The focused risk assessment presented here would indicate that under these theoretical conditions and assumptions, a golfer's exposures to chlorpyrifos, diazinon, and isazofos on putting greens would be considered acceptable because the Hazard Index is much less than 1. But how would we interpret a Hazard Index greater than 1? Although a Hazard Index of 1 or less is considered safe, it is not accurate to say that a Hazard Index greater than 1 is therefore unsafe. Because of the large safety factors often employed in developing Reference Doses (10 to 10,000), doses many times greater than the Reference Dose could potentially be all right without adverse effects. A Hazard Index greater than 1 indicates that we are less certain of the potential for adverse health effects from contact with the site, but it does not necessarily indicate that the site is a threat to health. Hazard Quotients and Hazard Indices are interpreted similarly.

There are numerous sources of uncertainty inherent in the risk assessment process. The extrapolation of toxicity data from laboratory animal studies to human exposure scenarios is an inexact science that introduces much uncertainty into the process. Yet, it is upon these extrapolations that we must often rely to determine doses that are safe from toxicity, such as Reference Doses. Similarly. studies of chemical absorption are rarely done on human subjects and may be the source of considerable uncertainty in estimating chemical intakes. The dermal permeabilities we used are rough estimates based upon published studies, but a more thorough examination of the literature may yield information that enables us to refine these estimates.

The assumptions we made regarding exposure events and durations are worst-case scenarios and would apply to very few people. Age-adjusted body weights are averages and actually fit only a small number of people. Summing the toxicity scores (Hazard Quotients) of various chemicals may overestimate potential health risks from chemicals that target different tissues and organs. Conversely, the potential for synergistic toxicity is not directly considered in the risk assessment process.

The current means of addressing these uncertainties are through extreme conservatism in all extrapolations and assumptions and by the use of large "uncertainty factors" that reduce the chemical dose considered safe.
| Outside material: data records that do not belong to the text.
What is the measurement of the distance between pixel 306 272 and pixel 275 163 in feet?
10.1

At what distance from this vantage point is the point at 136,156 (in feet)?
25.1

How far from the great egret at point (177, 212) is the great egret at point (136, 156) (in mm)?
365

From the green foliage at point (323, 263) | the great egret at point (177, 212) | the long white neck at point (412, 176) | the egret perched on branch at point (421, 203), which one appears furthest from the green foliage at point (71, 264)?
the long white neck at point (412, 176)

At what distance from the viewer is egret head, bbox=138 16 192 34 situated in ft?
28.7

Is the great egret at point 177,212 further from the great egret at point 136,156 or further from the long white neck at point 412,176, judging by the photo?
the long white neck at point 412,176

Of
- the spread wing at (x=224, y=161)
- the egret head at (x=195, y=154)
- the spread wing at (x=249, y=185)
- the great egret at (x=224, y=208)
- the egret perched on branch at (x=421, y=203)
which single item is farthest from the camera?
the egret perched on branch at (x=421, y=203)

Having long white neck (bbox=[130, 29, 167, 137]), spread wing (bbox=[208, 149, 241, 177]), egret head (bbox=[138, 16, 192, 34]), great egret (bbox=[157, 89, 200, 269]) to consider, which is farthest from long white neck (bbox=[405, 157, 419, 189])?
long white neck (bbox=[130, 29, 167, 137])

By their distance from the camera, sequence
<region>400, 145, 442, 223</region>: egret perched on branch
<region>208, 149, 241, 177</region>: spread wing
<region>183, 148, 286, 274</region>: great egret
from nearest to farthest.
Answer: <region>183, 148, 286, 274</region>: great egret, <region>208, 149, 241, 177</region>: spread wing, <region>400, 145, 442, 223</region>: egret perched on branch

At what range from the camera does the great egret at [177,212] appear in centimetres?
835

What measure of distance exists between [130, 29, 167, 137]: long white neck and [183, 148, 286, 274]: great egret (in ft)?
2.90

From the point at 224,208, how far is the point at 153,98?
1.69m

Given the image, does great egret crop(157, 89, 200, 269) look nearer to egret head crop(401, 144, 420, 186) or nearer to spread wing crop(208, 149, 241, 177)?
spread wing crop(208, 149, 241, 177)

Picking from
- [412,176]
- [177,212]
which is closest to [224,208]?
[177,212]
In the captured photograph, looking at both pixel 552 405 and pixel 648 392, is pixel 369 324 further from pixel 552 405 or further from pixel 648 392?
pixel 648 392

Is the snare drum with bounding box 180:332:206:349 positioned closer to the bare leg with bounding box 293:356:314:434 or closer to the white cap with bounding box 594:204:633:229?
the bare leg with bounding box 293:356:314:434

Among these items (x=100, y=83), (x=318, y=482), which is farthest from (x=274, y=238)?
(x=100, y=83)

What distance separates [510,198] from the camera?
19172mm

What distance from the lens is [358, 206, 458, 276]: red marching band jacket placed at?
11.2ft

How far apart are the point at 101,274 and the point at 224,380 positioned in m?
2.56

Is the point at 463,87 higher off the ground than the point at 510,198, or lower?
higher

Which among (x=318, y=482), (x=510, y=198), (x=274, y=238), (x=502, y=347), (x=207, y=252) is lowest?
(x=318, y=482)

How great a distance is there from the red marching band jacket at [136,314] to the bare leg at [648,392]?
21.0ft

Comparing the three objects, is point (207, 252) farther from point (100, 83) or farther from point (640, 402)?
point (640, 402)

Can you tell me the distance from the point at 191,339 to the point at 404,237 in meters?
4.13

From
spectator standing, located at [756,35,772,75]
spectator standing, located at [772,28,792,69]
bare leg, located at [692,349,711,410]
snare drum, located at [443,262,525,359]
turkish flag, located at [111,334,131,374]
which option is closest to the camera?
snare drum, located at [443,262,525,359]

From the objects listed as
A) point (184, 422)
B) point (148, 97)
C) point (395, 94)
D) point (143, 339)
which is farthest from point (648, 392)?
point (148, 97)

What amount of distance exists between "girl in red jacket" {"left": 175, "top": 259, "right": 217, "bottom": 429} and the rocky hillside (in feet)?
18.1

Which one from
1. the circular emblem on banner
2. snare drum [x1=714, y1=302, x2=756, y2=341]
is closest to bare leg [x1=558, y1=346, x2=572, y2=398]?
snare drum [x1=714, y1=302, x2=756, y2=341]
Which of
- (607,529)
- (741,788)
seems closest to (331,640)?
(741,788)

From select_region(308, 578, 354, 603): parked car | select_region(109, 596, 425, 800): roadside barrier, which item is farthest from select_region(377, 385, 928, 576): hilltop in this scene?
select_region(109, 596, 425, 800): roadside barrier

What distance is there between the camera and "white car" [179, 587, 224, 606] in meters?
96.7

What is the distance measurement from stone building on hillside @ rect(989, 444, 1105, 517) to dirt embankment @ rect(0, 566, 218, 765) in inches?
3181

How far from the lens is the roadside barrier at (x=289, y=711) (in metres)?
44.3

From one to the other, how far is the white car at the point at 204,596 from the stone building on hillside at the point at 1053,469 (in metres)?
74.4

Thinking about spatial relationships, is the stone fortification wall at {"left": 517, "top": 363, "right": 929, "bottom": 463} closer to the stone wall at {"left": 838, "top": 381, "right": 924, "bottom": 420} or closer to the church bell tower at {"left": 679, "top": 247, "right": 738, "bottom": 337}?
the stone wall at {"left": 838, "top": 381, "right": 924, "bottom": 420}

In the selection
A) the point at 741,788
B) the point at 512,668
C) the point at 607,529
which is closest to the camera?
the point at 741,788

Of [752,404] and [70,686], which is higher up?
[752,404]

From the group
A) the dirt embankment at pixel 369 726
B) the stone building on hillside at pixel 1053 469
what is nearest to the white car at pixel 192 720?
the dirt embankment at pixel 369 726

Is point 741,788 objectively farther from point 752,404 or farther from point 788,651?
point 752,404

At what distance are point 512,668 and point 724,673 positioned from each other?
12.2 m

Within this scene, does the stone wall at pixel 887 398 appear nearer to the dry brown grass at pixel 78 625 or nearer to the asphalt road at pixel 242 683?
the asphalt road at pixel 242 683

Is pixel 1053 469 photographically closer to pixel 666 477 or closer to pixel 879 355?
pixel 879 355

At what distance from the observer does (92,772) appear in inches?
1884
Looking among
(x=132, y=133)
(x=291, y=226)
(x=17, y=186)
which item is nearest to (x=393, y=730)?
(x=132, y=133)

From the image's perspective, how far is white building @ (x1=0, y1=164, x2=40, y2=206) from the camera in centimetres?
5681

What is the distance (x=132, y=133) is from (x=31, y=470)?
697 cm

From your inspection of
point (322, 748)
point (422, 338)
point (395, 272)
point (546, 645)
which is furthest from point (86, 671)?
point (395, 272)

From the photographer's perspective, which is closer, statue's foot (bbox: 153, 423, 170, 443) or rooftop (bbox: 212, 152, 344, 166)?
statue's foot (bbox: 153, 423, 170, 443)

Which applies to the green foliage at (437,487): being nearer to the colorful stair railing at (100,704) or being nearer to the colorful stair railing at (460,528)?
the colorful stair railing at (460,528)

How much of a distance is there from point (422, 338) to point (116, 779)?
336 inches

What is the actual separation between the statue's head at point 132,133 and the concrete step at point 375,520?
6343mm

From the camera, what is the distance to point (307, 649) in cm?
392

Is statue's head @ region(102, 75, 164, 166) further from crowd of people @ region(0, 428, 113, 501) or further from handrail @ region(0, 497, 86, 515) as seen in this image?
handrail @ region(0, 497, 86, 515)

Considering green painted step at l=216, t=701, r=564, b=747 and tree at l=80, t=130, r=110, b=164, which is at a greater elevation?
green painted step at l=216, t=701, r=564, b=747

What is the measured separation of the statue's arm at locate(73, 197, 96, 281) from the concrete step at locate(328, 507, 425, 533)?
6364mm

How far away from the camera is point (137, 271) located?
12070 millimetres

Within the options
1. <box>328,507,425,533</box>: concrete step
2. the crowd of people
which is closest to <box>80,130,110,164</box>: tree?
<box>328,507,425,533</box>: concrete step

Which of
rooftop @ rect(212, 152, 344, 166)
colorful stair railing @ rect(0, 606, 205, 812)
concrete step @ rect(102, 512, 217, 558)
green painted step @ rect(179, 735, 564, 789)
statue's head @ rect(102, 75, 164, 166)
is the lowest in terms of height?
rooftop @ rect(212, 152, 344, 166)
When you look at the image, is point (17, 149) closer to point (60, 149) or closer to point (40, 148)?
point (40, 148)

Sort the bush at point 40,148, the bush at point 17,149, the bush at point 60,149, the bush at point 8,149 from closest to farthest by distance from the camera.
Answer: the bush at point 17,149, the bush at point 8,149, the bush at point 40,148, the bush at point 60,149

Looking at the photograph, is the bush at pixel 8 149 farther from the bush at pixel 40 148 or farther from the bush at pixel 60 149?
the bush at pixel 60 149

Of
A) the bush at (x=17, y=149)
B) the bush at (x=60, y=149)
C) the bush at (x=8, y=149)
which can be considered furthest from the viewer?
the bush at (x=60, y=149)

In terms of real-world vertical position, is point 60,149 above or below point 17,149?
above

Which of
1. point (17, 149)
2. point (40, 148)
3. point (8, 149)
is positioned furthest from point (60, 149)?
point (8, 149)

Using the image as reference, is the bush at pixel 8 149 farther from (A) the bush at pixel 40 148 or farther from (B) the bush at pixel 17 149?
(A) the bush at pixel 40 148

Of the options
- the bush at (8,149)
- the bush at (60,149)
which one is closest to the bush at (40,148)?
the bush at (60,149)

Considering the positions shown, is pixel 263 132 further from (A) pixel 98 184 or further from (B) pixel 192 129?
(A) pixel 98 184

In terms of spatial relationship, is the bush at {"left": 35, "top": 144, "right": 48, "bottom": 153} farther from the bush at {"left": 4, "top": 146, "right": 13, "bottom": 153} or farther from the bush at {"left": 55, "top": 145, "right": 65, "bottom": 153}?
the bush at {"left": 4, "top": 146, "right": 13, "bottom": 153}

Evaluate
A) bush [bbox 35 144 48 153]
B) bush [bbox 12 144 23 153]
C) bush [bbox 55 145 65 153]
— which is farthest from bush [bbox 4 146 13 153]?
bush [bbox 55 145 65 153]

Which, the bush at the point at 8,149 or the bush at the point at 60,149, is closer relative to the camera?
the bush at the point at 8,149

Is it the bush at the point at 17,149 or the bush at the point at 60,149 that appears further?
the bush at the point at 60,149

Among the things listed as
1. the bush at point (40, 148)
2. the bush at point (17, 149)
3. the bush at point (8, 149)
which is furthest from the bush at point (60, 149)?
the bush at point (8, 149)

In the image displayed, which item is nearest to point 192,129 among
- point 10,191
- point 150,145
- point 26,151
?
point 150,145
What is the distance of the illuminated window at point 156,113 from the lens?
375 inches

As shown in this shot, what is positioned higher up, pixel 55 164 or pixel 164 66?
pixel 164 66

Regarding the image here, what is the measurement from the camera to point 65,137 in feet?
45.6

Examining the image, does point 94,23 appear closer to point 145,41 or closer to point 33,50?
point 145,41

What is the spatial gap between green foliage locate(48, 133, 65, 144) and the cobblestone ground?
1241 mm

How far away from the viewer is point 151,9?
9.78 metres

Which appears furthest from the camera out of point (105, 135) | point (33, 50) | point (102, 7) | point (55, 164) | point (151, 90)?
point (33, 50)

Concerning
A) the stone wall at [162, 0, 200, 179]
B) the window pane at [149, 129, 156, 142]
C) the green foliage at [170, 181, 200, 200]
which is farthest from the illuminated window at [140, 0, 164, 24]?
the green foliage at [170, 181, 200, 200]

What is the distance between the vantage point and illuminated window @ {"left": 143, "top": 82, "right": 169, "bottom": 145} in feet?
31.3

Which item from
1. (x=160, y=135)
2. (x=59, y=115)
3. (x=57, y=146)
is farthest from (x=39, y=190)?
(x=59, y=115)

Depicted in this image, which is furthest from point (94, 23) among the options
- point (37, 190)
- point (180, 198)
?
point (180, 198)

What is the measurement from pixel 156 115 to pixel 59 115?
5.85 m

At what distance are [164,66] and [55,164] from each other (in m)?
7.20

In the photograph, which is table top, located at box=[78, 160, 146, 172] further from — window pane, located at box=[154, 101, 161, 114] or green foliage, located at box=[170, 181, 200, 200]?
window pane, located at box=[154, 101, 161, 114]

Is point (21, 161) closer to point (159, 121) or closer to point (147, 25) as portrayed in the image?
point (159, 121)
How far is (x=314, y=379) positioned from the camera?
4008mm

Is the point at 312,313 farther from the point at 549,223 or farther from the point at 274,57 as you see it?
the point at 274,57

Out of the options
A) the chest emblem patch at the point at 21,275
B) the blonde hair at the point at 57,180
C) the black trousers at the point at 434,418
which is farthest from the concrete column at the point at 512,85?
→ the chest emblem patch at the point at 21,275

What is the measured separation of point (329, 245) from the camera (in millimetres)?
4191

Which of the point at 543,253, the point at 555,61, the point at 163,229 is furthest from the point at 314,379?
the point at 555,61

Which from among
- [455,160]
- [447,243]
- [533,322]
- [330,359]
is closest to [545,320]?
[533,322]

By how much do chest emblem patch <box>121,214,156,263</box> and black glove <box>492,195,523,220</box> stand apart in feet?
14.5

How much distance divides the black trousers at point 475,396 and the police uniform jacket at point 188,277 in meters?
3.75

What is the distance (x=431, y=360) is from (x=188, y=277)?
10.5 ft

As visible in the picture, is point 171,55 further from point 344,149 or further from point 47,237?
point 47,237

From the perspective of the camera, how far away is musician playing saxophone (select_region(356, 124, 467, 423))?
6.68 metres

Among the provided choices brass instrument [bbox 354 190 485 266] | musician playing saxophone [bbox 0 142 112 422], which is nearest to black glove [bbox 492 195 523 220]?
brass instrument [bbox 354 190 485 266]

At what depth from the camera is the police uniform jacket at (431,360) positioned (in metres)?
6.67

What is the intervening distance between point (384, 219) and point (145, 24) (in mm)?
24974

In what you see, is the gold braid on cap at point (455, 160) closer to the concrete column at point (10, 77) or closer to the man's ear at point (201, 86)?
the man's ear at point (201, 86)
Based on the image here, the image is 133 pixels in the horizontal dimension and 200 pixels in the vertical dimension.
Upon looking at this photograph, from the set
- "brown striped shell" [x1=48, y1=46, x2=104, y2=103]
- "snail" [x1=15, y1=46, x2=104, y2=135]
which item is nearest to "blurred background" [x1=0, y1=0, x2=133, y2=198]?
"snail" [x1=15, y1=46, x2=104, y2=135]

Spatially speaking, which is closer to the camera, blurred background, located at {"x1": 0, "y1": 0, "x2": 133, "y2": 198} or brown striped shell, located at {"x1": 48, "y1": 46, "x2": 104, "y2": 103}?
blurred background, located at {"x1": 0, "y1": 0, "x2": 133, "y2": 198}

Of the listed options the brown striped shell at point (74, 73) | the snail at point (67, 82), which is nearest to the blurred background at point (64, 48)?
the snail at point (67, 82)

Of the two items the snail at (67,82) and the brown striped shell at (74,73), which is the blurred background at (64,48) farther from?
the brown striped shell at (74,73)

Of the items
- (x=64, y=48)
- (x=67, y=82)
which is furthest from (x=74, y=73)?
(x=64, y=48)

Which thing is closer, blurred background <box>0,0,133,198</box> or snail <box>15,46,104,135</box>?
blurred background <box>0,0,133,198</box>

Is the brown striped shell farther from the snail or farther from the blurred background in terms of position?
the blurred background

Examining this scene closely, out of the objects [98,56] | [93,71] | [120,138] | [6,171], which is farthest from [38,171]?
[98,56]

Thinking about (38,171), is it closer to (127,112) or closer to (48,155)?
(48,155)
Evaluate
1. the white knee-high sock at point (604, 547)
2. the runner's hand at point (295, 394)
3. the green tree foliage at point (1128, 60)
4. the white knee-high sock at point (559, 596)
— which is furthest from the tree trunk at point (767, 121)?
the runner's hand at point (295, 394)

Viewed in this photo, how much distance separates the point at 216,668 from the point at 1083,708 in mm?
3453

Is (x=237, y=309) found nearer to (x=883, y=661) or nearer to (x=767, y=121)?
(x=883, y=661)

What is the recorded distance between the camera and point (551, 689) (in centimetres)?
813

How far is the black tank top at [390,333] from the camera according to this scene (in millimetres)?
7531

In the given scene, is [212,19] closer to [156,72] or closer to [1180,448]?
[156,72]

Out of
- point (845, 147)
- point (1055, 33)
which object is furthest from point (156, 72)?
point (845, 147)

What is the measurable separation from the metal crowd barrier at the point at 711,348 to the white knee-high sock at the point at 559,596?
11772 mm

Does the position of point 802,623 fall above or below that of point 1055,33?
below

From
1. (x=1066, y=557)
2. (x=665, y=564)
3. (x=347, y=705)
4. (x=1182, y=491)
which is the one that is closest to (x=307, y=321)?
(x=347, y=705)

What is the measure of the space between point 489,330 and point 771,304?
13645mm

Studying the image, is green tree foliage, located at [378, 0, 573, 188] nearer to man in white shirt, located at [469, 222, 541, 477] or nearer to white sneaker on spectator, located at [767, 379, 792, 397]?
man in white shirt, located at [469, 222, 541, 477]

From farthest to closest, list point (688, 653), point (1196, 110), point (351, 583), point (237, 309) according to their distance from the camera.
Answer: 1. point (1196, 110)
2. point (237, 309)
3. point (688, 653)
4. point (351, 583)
For example, determination of Reference Doses is typically done by finding the dose at which no effects are produced in rats or mice and dividing that dose by a "safety factor" of 10 to 10,000. These safety factors are used to account for uncertainty and to be sure that even the most sensitive humans would not be adversely affected at the Reference Dose. Use of such large safety factors may often result in RfDs (safe daily doses) that are actually far below a dose that could produce effects in humans. This approach is prudent because the process of health risk assessment is intended to support decision making that is protective of public health and the environment rather than to accurately reflect the toxic potential of chemicals.

Risk assessments are only as applicable and reliable as the data upon which they are based. Without adequate data, our ability to identify true health and environmental hazards is reduced and anxiety over chemicals increases. In the absence of data that is specific and complete, risk assessors must resort to conservative assumptions to ensure that risk assessments overestimate rather than underestimate chemical exposures and toxicities. Costly errors can result when evaluations are made on the basis of inappropriate or poorly documented data. The more accurate the data we use to conduct risk assessments, the more confident we can be that our efforts to protect the public and the environment are appropriate and effective.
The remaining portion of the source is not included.